» Ausgewählter Text
Bockboanig: Sind wir nicht alle ein bisschen Bünzli?

Nordoberpfalz. Wer erinnert sich nicht daran, was früher so ein echter Spießer war. Die Welt dreht sich allerdings weiter und ich finde, es ist Zeit, den Begriff zu überdenken.

Auch ich stehe unter dem Verdacht, ein latenter Spießer zu sein. Foto: Ann-Marie Zell

Der Spießer bewegte sich früher im gutbürgerlichen Milieu, war konservativ in seinen Ansichten, chargierte farblich zwischen Mausgrau und frechen Besch-Varianten und das nicht nur modisch, sondern auch geistig. Außerdem war er eng verwandt mit dem im süddeutschen Raum beheimateten Dipferlscheißer. Die Alpha-Version des Spießers war so stolz auf das, was er erreicht hat, auf sein Haus, seinen englisch gestutzten Rasen und natürlich waren auch auf seine Gartenzwerge der ultimative Ausdruck bundesdeutscher Gemütlichkeit.

» Deine Aufgaben
1) Mit wem war der Spießer laut dem Text über den Spießer eng verwandt?
2) Schreib den Text über den Spießer nach seinem letzten Satz weiter.
Die Einträge haben mit dem Text über den Spießer nichts zu tun.

» Zeilen aus einem Datensatz zum räumlichen Denken

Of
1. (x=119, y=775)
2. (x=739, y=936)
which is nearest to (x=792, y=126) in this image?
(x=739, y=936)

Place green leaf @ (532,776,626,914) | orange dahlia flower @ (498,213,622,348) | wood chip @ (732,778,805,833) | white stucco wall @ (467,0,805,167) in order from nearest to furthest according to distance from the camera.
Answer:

---

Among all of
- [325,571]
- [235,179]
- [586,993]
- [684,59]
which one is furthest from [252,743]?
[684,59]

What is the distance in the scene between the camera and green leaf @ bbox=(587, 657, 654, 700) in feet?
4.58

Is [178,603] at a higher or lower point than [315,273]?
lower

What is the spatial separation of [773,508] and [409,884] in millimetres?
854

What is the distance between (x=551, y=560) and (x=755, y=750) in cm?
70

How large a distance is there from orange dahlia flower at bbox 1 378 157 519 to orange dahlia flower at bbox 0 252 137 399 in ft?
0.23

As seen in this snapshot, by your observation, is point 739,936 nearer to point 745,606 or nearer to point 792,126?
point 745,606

» Antworten pro Aufgabe
1) Mit dem im süddeutschen Raum beheimateten Dipferlscheißer.

2)
Spießer

Als Spießbürger, Spießer oder Philister werden in abwertender Weise engstirnige Personen bezeichnet, die sich durch geistige Unbeweglichkeit, ausgeprägte Konformität mit gesellschaftlichen Normen und Abneigung gegen Veränderungen der gewohnten Lebensumgebung auszeichnen. In der Schweiz werden Spießbürger auch als Bünzli oder als Füdlibürger (Füdli = Hinterteil) bezeichnet. (Quelle: wikipedia)

Bye bye, Spießer der ersten Generation

Wer hätte geglaubt, dass wir ihn jemals vermissen werden, den guten alten Spießer? Denn beim Blick auf seine Nachfolgerinnen und Nachfolger ist das tatsächlich der Fall. Konnte man ihn einst in seiner Schrulligkeit noch belächeln, erschreckt mich die aktuelle Version des Spießers, denn die Engstirnigkeit der Köpfe und auch der Herzen macht mir Angst. Das Handy ist dabei der ultimative Nachfolger des grauen Pullunders. Mit dessen Hilfe kann der Spießer 4.0 seine geistreichen Expertisen anonym mit der Welt teilen. Aber mir schwant, dass wir alle inzwischen mindestens Teilzeitspießer sind.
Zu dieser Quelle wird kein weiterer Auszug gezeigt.